I am always happy to gain more experience showcasing flamenco to an eager audience. And there is always a valuable take-away for me; floor too slick so careful with the footwork, crowd is younger/older so may not know how to react, venue is small so manage your space, mistakes will happen so just keep going no matter what, etc. The latter has been the hardest for me, as I apparently have some innate reflex to make a face or stop altogether when I falter. I do this in class as well. But, I am happy to report that, although I made a couple of small missteps, I didn’t stop! I kept going! This is a big hurdle for me to have jumped and maybe, just maybe, as I edge towards gathering more experience, this will one day be only a small pebble on my flamenco path.
I have survived three student showcases which are always fun events because all levels and all classes come together for a recital-type culmination of what we have learned over the fall and winter months. This is predominantly attended by friends and family. I remember my first one very well. A foot injury prevented me from being able to wear flamenco shoes at the showcase that year. What did I do? Danced anyway…in sneakers!
I started counting my true “public” performances this past summer with a gig at the Kentucky State Fair. Then there was an AIDS/World Day fundraiser around Christmas. Last weeks third and fourth public shows for me were at a local Catholic school hosting a multicultural dinner and at a Senior facility for mostly Russians and Cubans.
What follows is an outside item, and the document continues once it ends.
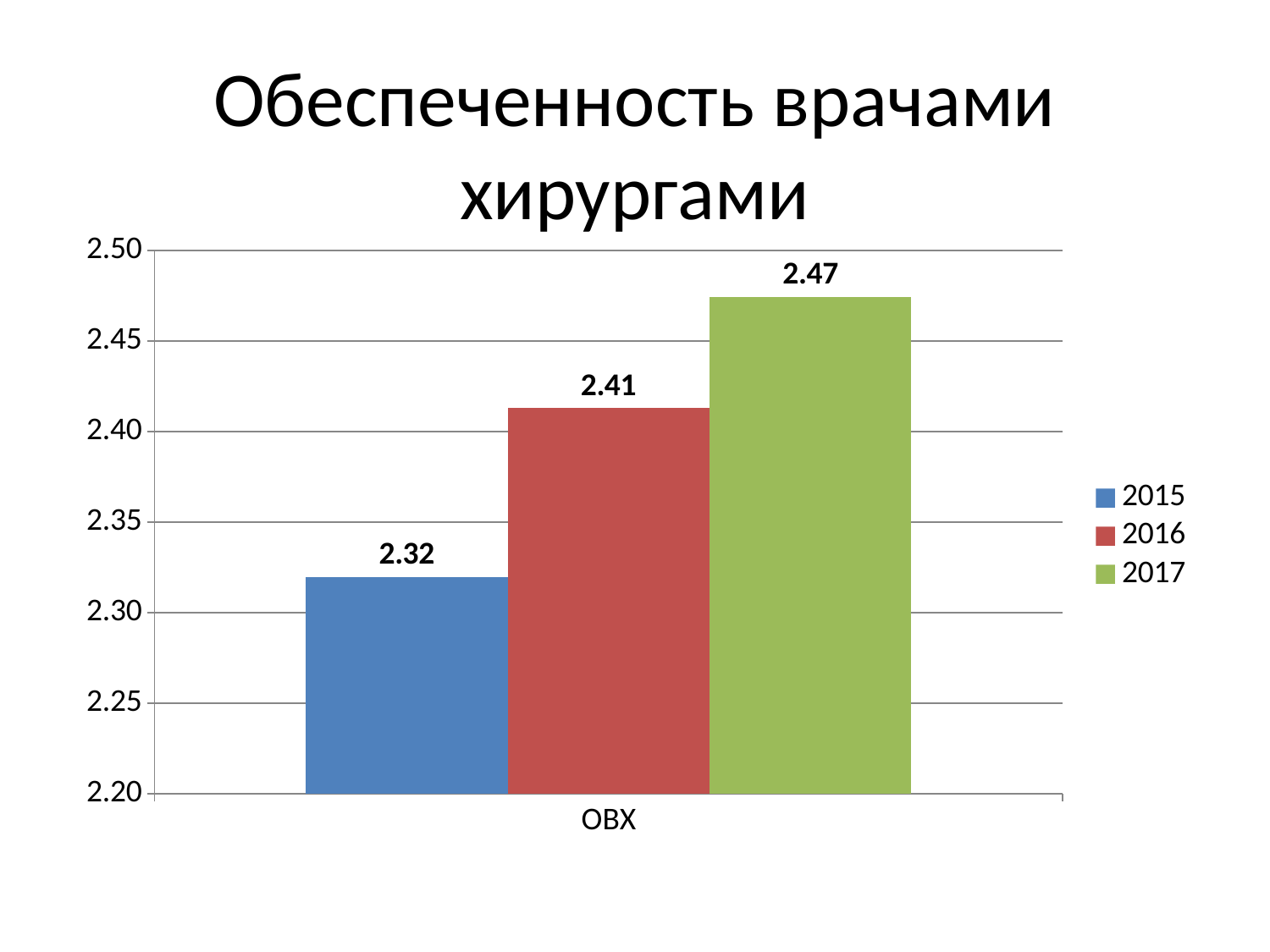
Is the value for 2015 greater or less than 2.35? less How many series does the legend list? 3 Do the values rise or fall from 2015 to 2017? rise Which year has the lowest value? 2015 What is the value for 2017? 2.47 Which year has the highest value? 2017 What kind of chart is shown? bar chart Which is larger, the value for 2016 or the value for 2017? 2017 What is the difference between the values for 2016 and 2015? 0.09 What is the value for 2016? 2.41 What is the value for 2015? 2.32 What is the difference between the values for 2017 and 2015? 0.15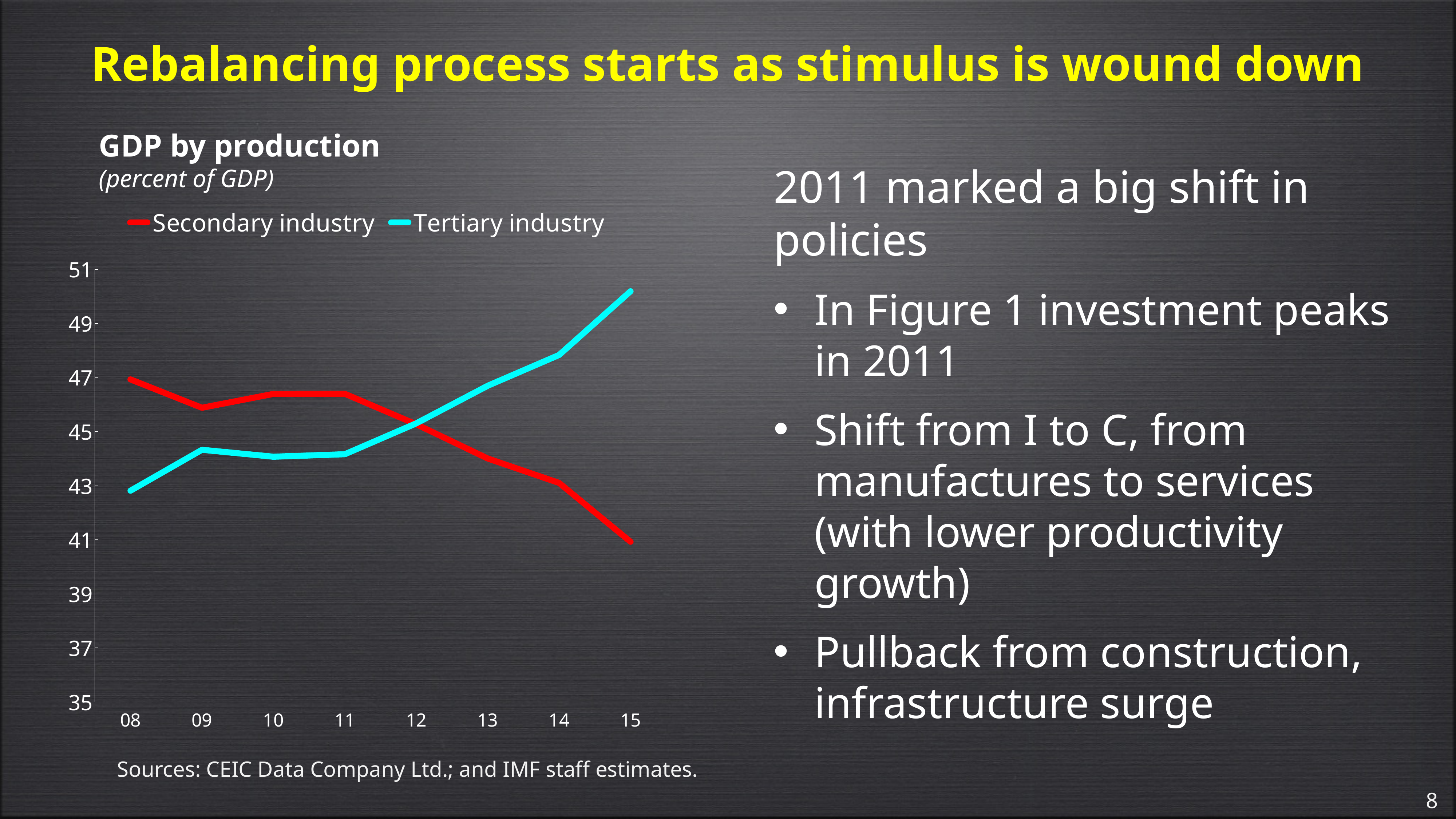
What kind of chart is shown on the slide? line chart In which year is the Tertiary industry share highest? 15 How many series does the legend list? 2 In 15, which series has the larger value, Secondary industry or Tertiary industry? Tertiary industry What colour is the Tertiary industry line? cyan Does the Secondary industry line rise or fall from 11 to 15? fall Is the value for Secondary industry in 15 greater or less than 43? less Is the value for Tertiary industry in 15 greater or less than 49? greater How many years are plotted along the x axis? 8 Does the Tertiary industry line rise or fall from 08 to 15? rise In which year is the Secondary industry share lowest? 15 In 08, which series has the larger value, Secondary industry or Tertiary industry? Secondary industry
I have to say, so far, the Senior Center has been my favorite. The attendees were very excited to have us there and it showed in their faces. They were very attentive and even clapped along and called out to us when one of us did something they enjoyed. It was very rewarding to see how entertained they seemed to be. As we were leaving, they said, “Bonita,” or “Gracias” to us. So sweet!
That being said, this show was also the best learning experience for me thus far, making good use of the old adage, “the show must go on.” Between music and dancer having a rare moment of disconnect (in which the dancer successfully improvised), a manton getting stuck in earrings (another successful escape was made here), and the show finishing with 15 minutes to spare (the cantaora ending up dancing and stealing the show), there were several live-show-fake-it-till-you-make-it moments. It was a good lesson to witness how the more experienced dancers as well as the skilled musicians smoothly got out of these trouble spots and did not let on at all to the audience what was taking place. Brava flamencas! And equally as important, I understood how crucial it is to have some ‘go-to’ choreography sitting in your back pocket to pull out at a moments notice when we found ourselves taking to the stage to fill the final minutes dancing an unplanned number.
And, so, my awesome flamenco experiences continue!